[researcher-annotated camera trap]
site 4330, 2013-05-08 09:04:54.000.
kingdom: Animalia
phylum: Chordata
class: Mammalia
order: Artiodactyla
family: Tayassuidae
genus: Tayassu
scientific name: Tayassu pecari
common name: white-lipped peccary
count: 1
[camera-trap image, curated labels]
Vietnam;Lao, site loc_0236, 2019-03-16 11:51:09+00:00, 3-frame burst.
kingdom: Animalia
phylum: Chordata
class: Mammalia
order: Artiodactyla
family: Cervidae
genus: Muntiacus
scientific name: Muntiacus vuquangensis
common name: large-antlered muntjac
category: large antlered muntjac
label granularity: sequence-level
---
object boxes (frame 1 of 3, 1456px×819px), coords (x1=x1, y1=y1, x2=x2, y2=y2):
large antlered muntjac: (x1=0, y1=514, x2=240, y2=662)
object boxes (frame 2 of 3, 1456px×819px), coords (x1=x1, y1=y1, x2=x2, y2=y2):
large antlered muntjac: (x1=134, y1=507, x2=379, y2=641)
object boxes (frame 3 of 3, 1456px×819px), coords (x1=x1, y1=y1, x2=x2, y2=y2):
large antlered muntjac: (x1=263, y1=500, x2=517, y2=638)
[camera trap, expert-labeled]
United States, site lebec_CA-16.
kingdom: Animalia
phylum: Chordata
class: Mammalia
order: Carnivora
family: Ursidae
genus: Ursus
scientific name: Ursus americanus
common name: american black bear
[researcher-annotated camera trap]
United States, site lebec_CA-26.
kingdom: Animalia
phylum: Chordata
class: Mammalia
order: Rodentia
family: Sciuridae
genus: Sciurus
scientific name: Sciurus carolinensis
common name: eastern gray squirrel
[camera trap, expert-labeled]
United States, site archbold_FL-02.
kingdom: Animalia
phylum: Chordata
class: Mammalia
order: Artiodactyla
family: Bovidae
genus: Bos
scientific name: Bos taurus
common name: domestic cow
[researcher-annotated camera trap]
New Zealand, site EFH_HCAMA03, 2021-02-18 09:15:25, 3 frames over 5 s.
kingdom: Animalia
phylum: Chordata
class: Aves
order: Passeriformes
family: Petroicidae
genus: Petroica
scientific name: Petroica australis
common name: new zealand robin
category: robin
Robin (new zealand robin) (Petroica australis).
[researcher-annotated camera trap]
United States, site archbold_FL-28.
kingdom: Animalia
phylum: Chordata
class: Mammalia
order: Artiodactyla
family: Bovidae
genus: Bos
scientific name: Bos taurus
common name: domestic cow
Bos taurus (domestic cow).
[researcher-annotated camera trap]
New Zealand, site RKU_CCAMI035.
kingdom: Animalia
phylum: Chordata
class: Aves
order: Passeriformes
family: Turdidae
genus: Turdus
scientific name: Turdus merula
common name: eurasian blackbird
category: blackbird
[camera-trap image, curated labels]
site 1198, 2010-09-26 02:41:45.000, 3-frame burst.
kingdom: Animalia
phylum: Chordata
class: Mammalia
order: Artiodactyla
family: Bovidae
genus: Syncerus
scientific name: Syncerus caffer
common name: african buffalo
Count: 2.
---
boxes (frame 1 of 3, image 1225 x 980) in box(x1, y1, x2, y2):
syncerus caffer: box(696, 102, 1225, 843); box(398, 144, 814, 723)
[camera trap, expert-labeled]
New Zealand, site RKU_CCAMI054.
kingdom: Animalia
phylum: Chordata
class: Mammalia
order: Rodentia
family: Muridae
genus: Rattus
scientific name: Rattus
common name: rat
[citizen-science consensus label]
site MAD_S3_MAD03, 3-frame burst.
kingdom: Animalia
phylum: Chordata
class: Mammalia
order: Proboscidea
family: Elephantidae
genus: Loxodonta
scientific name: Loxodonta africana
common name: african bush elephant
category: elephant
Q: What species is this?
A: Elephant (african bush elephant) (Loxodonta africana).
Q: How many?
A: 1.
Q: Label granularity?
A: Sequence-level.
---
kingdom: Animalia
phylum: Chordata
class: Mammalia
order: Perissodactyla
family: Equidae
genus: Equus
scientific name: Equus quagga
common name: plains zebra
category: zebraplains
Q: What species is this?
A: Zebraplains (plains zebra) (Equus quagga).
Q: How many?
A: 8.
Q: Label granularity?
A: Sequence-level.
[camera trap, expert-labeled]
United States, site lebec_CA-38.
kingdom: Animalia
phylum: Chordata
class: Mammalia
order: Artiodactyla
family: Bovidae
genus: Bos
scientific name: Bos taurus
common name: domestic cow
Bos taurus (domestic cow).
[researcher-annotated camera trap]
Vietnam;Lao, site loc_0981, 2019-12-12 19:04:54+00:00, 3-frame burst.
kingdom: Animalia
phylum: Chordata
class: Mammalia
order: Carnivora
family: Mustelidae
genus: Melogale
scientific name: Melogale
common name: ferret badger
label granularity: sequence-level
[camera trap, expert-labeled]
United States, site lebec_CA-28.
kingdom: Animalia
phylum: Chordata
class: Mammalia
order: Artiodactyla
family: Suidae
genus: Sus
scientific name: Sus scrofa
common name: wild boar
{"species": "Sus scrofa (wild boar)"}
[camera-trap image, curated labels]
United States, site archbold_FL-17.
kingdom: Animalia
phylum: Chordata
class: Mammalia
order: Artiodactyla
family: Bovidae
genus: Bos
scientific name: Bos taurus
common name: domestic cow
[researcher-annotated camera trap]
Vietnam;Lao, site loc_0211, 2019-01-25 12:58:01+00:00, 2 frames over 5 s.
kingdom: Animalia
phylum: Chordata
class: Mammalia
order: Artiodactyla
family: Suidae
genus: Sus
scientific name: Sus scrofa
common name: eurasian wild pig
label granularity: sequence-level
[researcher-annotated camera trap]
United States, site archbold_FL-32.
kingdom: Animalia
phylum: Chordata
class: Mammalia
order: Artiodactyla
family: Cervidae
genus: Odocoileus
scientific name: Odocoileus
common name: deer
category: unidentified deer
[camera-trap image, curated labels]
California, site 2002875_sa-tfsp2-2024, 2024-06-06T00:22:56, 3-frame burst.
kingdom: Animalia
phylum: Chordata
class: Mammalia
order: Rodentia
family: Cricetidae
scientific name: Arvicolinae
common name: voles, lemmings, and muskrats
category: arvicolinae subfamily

Problem to solve
Write the entries out again verbatim, every one of them.

Answer space
[researcher-annotated camera trap]
site 4330, 2013-05-08 09:04:54.000.
kingdom: Animalia
phylum: Chordata
class: Mammalia
order: Artiodactyla
family: Tayassuidae
genus: Tayassu
scientific name: Tayassu pecari
common name: white-lipped peccary
count: 1
[camera-trap image, curated labels]
Vietnam;Lao, site loc_0236, 2019-03-16 11:51:09+00:00, 3-frame burst.
kingdom: Animalia
phylum: Chordata
class: Mammalia
order: Artiodactyla
family: Cervidae
genus: Muntiacus
scientific name: Muntiacus vuquangensis
common name: large-antlered muntjac
category: large antlered muntjac
label granularity: sequence-level
---
object boxes (frame 1 of 3, 1456px×819px), coords (x1=x1, y1=y1, x2=x2, y2=y2):
large antlered muntjac: (x1=0, y1=514, x2=240, y2=662)
object boxes (frame 2 of 3, 1456px×819px), coords (x1=x1, y1=y1, x2=x2, y2=y2):
large antlered muntjac: (x1=134, y1=507, x2=379, y2=641)
object boxes (frame 3 of 3, 1456px×819px), coords (x1=x1, y1=y1, x2=x2, y2=y2):
large antlered muntjac: (x1=263, y1=500, x2=517, y2=638)
[camera trap, expert-labeled]
United States, site lebec_CA-16.
kingdom: Animalia
phylum: Chordata
class: Mammalia
order: Carnivora
family: Ursidae
genus: Ursus
scientific name: Ursus americanus
common name: american black bear
[researcher-annotated camera trap]
United States, site lebec_CA-26.
kingdom: Animalia
phylum: Chordata
class: Mammalia
order: Rodentia
family: Sciuridae
genus: Sciurus
scientific name: Sciurus carolinensis
common name: eastern gray squirrel
[camera trap, expert-labeled]
United States, site archbold_FL-02.
kingdom: Animalia
phylum: Chordata
class: Mammalia
order: Artiodactyla
family: Bovidae
genus: Bos
scientific name: Bos taurus
common name: domestic cow
[researcher-annotated camera trap]
New Zealand, site EFH_HCAMA03, 2021-02-18 09:15:25, 3 frames over 5 s.
kingdom: Animalia
phylum: Chordata
class: Aves
order: Passeriformes
family: Petroicidae
genus: Petroica
scientific name: Petroica australis
common name: new zealand robin
category: robin
Robin (new zealand robin) (Petroica australis).
[researcher-annotated camera trap]
United States, site archbold_FL-28.
kingdom: Animalia
phylum: Chordata
class: Mammalia
order: Artiodactyla
family: Bovidae
genus: Bos
scientific name: Bos taurus
common name: domestic cow
Bos taurus (domestic cow).
[researcher-annotated camera trap]
New Zealand, site RKU_CCAMI035.
kingdom: Animalia
phylum: Chordata
class: Aves
order: Passeriformes
family: Turdidae
genus: Turdus
scientific name: Turdus merula
common name: eurasian blackbird
category: blackbird
[camera-trap image, curated labels]
site 1198, 2010-09-26 02:41:45.000, 3-frame burst.
kingdom: Animalia
phylum: Chordata
class: Mammalia
order: Artiodactyla
family: Bovidae
genus: Syncerus
scientific name: Syncerus caffer
common name: african buffalo
Count: 2.
---
boxes (frame 1 of 3, image 1225 x 980) in box(x1, y1, x2, y2):
syncerus caffer: box(696, 102, 1225, 843); box(398, 144, 814, 723)
[camera trap, expert-labeled]
New Zealand, site RKU_CCAMI054.
kingdom: Animalia
phylum: Chordata
class: Mammalia
order: Rodentia
family: Muridae
genus: Rattus
scientific name: Rattus
common name: rat
[citizen-science consensus label]
site MAD_S3_MAD03, 3-frame burst.
kingdom: Animalia
phylum: Chordata
class: Mammalia
order: Proboscidea
family: Elephantidae
genus: Loxodonta
scientific name: Loxodonta africana
common name: african bush elephant
category: elephant
Q: What species is this?
A: Elephant (african bush elephant) (Loxodonta africana).
Q: How many?
A: 1.
Q: Label granularity?
A: Sequence-level.
---
kingdom: Animalia
phylum: Chordata
class: Mammalia
order: Perissodactyla
family: Equidae
genus: Equus
scientific name: Equus quagga
common name: plains zebra
category: zebraplains
Q: What species is this?
A: Zebraplains (plains zebra) (Equus quagga).
Q: How many?
A: 8.
Q: Label granularity?
A: Sequence-level.
[camera trap, expert-labeled]
United States, site lebec_CA-38.
kingdom: Animalia
phylum: Chordata
class: Mammalia
order: Artiodactyla
family: Bovidae
genus: Bos
scientific name: Bos taurus
common name: domestic cow
Bos taurus (domestic cow).
[researcher-annotated camera trap]
Vietnam;Lao, site loc_0981, 2019-12-12 19:04:54+00:00, 3-frame burst.
kingdom: Animalia
phylum: Chordata
class: Mammalia
order: Carnivora
family: Mustelidae
genus: Melogale
scientific name: Melogale
common name: ferret badger
label granularity: sequence-level
[camera trap, expert-labeled]
United States, site lebec_CA-28.
kingdom: Animalia
phylum: Chordata
class: Mammalia
order: Artiodactyla
family: Suidae
genus: Sus
scientific name: Sus scrofa
common name: wild boar
{"species": "Sus scrofa (wild boar)"}
[camera-trap image, curated labels]
United States, site archbold_FL-17.
kingdom: Animalia
phylum: Chordata
class: Mammalia
order: Artiodactyla
family: Bovidae
genus: Bos
scientific name: Bos taurus
common name: domestic cow
[researcher-annotated camera trap]
Vietnam;Lao, site loc_0211, 2019-01-25 12:58:01+00:00, 2 frames over 5 s.
kingdom: Animalia
phylum: Chordata
class: Mammalia
order: Artiodactyla
family: Suidae
genus: Sus
scientific name: Sus scrofa
common name: eurasian wild pig
label granularity: sequence-level
[researcher-annotated camera trap]
United States, site archbold_FL-32.
kingdom: Animalia
phylum: Chordata
class: Mammalia
order: Artiodactyla
family: Cervidae
genus: Odocoileus
scientific name: Odocoileus
common name: deer
category: unidentified deer
[camera-trap image, curated labels]
California, site 2002875_sa-tfsp2-2024, 2024-06-06T00:22:56, 3-frame burst.
kingdom: Animalia
phylum: Chordata
class: Mammalia
order: Rodentia
family: Cricetidae
scientific name: Arvicolinae
common name: voles, lemmings, and muskrats
category: arvicolinae subfamily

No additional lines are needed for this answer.